COPD (chronic obstructive pulmonary disease) and ILD (interstitial lung disease) are two common respiratory diseases. They share similar clinical traits but require different therapeutic treatments. Identifying the biomarkers that are differentially expressed between them will not only help the diagnosis of COPD and ILD, but also provide candidate drug targets that may facilitate the development of new treatment for COPD and ILD. Due to the irreversible complex pathological changes of COPD, there are very limited therapeutic options for COPD patients. In this study, we analyzed the gene expression profiles of two datasets: one training dataset that includes 144 COPD patients and 194 ILD patients, and one test dataset that includes 75 COPD patients and 61 ILD patients. Advanced feature selection methods, mRMR (minimal Redundancy Maximal Relevance) and incremental feature selection (IFS), were applied to identify the 38-gene biomarker.
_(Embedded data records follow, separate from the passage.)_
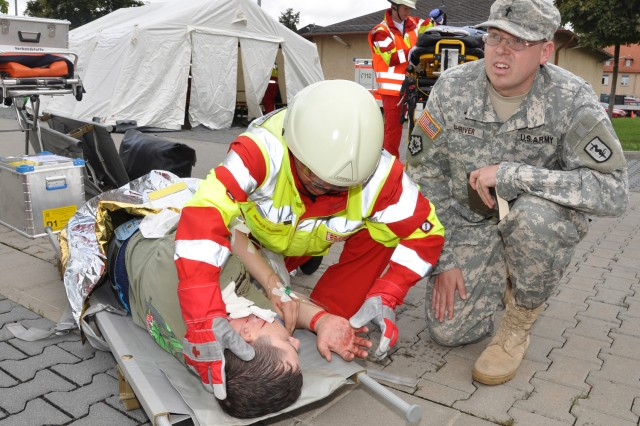 Chaplain (Capt.) Andrew Shriver works with a host nation first responder while offering spiritual support during a force protection exercise on Wiesbaden Army Airfield.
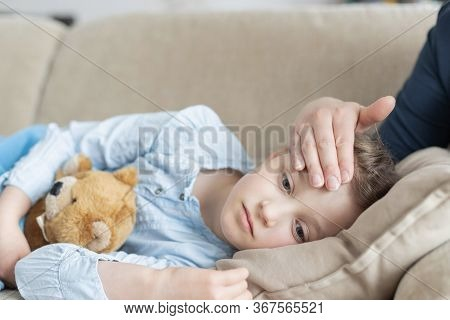 A Sick And Sad Cute Girl Lies On A Sofa With A Soft Toy And Her Mother Checks The Heat Or Temperatur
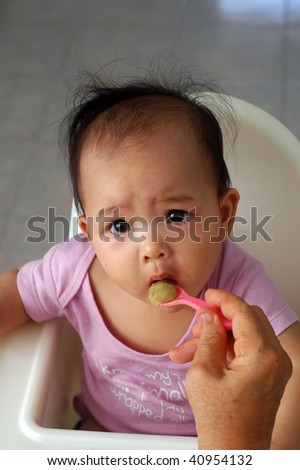 feeding baby with cereal - stock photo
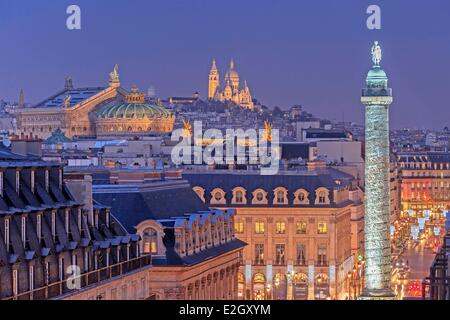 France Paris column of Place Vendomewith Napoleon's statue on top Garnier Opera house and Sacre Coeur basilica illuminated - Stock Photo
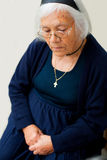 Thoughtful believer woman. Thoughtful elderly believer woman portrait sitting and looking to distance stock photos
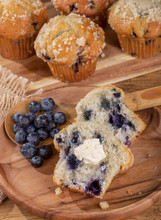 Blueberry Muffin And Spoonful Of Berries On A Wooden Plate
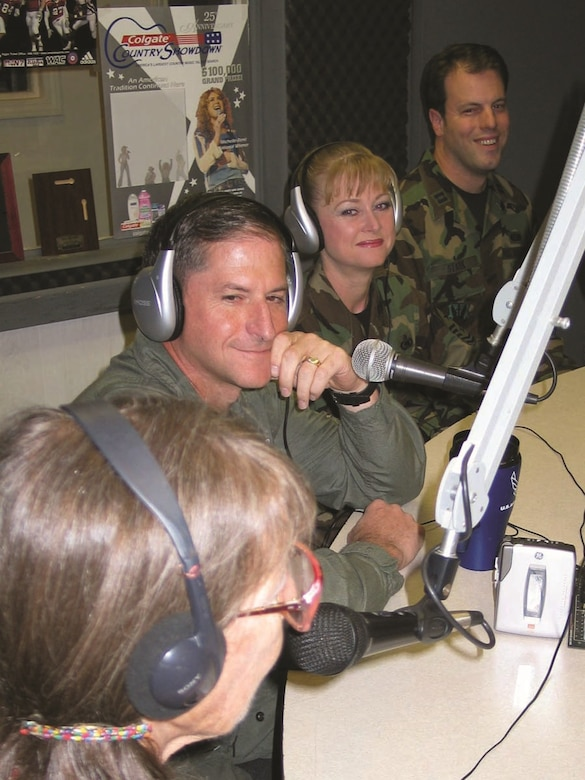 A light moment as Col. David Goldfein, 49th Fighter Wing commander, Chief Master Sgt. Marjorie McNichols, 49th FW command chief, and Capt. Joel Stark, 49th FW Public Affairs, discuss Holloman events with KRSV-FM co-host Jean Vallance, during a live radio in Alamogordo, N.M., Aug. 29, 2007. (Courtesy photo)
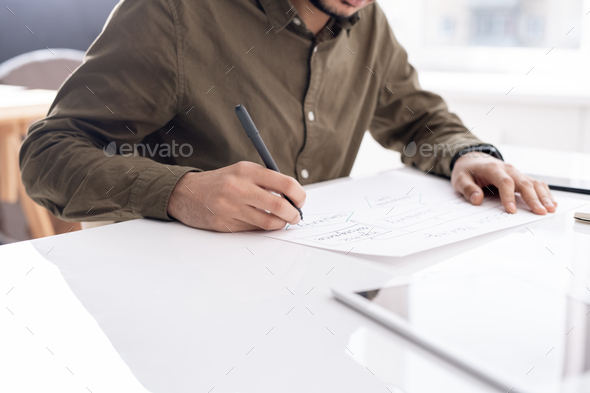Young busy economist drawing flow chart on paper while preparing report - Stock Photo - Images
An SVM (support vector machine) classifier was built based on the 38-gene biomarker. Its accuracy, sensitivity, and specificity on training dataset evaluated by leave one out cross-validation were 0.905, 0.896, and 0.912, respectively. And on independent test dataset, the accuracy, sensitivity, and specificity on were as great as and were 0.904, 0.933, and 0.869, respectively. The biological function analysis of the 38 genes indicated that many of them can be potential treatment targets that may benefit COPD and ILD patients.

Highlights

  • COPD and ILD are both common lung diseases (Andersen et al, 2013)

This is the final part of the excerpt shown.